** start of Material for this exercise **
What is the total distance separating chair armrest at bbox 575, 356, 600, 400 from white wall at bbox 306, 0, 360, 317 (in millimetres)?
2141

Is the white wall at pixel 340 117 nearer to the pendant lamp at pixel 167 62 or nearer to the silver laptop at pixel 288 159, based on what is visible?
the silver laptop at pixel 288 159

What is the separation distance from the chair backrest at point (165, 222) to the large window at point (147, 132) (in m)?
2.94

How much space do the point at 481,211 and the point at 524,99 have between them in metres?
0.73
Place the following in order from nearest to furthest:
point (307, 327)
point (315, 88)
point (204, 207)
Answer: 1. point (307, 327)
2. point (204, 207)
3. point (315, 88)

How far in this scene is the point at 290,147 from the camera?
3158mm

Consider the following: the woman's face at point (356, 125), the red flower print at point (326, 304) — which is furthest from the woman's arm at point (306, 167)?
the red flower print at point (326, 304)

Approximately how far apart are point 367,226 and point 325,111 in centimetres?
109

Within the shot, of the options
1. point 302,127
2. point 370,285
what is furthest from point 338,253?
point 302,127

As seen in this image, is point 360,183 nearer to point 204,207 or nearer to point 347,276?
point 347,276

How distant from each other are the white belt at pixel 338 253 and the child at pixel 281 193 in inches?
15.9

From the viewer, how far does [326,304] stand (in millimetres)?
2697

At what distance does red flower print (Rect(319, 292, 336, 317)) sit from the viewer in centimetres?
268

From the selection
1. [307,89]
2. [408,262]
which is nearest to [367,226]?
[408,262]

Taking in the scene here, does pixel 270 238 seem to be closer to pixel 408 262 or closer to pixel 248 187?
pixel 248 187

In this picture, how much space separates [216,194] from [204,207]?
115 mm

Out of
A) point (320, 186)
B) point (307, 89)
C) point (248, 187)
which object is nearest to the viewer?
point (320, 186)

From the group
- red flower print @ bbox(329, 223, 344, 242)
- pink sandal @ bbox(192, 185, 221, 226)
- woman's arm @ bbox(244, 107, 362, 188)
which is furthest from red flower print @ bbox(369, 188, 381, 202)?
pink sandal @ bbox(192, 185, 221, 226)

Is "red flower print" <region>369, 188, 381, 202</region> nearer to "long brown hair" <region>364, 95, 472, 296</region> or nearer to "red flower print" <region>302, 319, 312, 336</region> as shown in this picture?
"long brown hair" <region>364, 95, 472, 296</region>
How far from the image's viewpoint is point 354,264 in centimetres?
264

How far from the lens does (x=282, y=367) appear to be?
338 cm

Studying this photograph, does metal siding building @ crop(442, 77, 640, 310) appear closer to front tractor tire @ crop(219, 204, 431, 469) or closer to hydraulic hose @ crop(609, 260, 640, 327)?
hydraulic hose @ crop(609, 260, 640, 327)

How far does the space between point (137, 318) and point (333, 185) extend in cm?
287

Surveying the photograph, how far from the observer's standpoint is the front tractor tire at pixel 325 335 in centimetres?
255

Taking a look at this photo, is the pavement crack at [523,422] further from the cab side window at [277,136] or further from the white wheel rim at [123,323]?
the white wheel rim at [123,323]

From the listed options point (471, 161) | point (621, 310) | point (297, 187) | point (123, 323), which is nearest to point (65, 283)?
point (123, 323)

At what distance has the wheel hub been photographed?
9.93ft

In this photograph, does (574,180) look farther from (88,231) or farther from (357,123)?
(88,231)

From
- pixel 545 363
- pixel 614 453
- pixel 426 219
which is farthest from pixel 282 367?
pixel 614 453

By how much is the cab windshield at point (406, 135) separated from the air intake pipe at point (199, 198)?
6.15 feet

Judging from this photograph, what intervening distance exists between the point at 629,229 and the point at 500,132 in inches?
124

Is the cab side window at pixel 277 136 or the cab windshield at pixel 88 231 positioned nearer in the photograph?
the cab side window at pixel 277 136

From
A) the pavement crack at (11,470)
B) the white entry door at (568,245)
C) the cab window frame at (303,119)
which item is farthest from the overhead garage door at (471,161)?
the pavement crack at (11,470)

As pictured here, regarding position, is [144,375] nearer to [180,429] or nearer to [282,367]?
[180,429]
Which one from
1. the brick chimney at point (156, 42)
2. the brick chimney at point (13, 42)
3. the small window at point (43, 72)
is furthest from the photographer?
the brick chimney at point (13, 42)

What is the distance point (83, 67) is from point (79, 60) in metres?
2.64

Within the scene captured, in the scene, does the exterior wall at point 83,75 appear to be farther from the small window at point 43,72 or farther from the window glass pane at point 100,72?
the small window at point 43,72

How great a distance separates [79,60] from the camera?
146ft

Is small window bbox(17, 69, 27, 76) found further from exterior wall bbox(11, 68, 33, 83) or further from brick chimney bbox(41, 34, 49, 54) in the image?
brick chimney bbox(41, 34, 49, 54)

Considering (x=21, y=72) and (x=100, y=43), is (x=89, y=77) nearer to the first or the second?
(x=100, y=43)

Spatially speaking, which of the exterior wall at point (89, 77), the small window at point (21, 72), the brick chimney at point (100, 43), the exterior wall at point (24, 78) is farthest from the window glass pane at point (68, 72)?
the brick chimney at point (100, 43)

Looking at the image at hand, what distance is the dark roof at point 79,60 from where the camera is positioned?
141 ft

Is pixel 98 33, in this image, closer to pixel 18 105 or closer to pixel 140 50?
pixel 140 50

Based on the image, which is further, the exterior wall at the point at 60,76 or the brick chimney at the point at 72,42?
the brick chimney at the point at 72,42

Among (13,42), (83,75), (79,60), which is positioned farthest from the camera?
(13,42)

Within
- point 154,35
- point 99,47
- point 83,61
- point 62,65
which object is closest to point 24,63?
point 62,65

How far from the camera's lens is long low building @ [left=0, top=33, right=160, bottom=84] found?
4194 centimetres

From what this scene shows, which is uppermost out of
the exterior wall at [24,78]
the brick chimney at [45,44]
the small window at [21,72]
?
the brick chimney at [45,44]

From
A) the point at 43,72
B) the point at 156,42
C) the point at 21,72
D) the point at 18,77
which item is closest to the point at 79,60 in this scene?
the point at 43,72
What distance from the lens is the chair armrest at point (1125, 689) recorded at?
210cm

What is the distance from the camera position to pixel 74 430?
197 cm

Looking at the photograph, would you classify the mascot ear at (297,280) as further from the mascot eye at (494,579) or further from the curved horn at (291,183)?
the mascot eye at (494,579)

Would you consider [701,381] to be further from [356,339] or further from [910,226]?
** end of Material for this exercise **
| Written instruction |
Quote exactly what appears from the line containing "What distance from" through the final line of the listing above, including both of those lines.

| Written reply |
What distance from the lens is the chair armrest at point (1125, 689) recorded at?
210cm

What is the distance from the camera position to pixel 74 430?
197 cm

Looking at the photograph, would you classify the mascot ear at (297,280) as further from the mascot eye at (494,579) or further from the curved horn at (291,183)?
the mascot eye at (494,579)

Would you consider [701,381] to be further from [356,339] or further from [910,226]?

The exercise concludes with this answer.